France, Tunisie, Koweït : vendredi noir
Une attaque «de nature terroriste» à Saint-Quentin-Fallavier, une fusillade meurtrière à Sousse, un attentat-suicide dans une mosquée koweitienne… Bien que concomitantes, les actions ne semblent pas coordonnées.
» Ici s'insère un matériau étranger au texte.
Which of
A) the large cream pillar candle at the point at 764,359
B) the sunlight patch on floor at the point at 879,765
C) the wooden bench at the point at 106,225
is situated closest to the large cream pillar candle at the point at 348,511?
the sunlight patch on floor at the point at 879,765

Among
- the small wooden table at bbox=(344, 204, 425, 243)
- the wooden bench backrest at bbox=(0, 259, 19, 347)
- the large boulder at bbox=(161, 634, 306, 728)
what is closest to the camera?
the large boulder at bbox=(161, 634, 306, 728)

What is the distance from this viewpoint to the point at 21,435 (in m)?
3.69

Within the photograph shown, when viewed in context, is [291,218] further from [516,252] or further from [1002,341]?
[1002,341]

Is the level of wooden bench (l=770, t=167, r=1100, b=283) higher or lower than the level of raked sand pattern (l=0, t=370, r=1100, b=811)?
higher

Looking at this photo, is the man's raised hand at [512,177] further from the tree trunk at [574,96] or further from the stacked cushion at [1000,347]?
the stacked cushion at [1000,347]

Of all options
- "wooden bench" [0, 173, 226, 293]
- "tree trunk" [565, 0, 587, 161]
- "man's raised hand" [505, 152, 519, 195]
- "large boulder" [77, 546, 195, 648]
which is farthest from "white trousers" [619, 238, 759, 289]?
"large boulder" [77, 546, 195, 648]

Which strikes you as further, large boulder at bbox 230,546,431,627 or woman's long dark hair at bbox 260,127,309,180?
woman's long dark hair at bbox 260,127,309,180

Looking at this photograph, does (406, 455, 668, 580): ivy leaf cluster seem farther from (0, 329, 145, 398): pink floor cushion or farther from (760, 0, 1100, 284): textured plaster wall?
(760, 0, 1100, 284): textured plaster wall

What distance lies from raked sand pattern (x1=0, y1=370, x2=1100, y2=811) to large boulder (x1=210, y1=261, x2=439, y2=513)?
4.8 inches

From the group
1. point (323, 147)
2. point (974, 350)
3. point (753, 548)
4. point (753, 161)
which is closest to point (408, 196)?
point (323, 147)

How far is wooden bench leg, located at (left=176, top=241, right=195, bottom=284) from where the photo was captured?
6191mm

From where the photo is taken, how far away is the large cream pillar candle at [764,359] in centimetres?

Des massacres à l’horreur démultipliée par leur simultanéité. Il était environ 10 heures, vendredi, lorsque des jihadistes ont frappé en France, en Tunisie et au Koweït. A Saint-Quentin-Fallavier (Isère), Yassin Salhi, 35 ans, est suspecté d’avoir tenté de faire exploser une usine de gaz industriels, blessant deux personnes. Il aurait auparavant décapité son employeur et planté sa tête sur un grillage. Il a été interpellé. En Tunisie, un étudiant a tiré à la kalachnikov sur des touristes sur la plage de Sousse. Au moins 37 sont morts et 36 ont été blessés. L’assaillant a été abattu. A Koweït City, un kamikaze s’est fait exploser dans la mosquée chiite d’Imam al-Sadek, où 2 000 fidèles étaient rassemblés pour la grande prière du vendredi, 25 ont été tués et plus de 200 blessés.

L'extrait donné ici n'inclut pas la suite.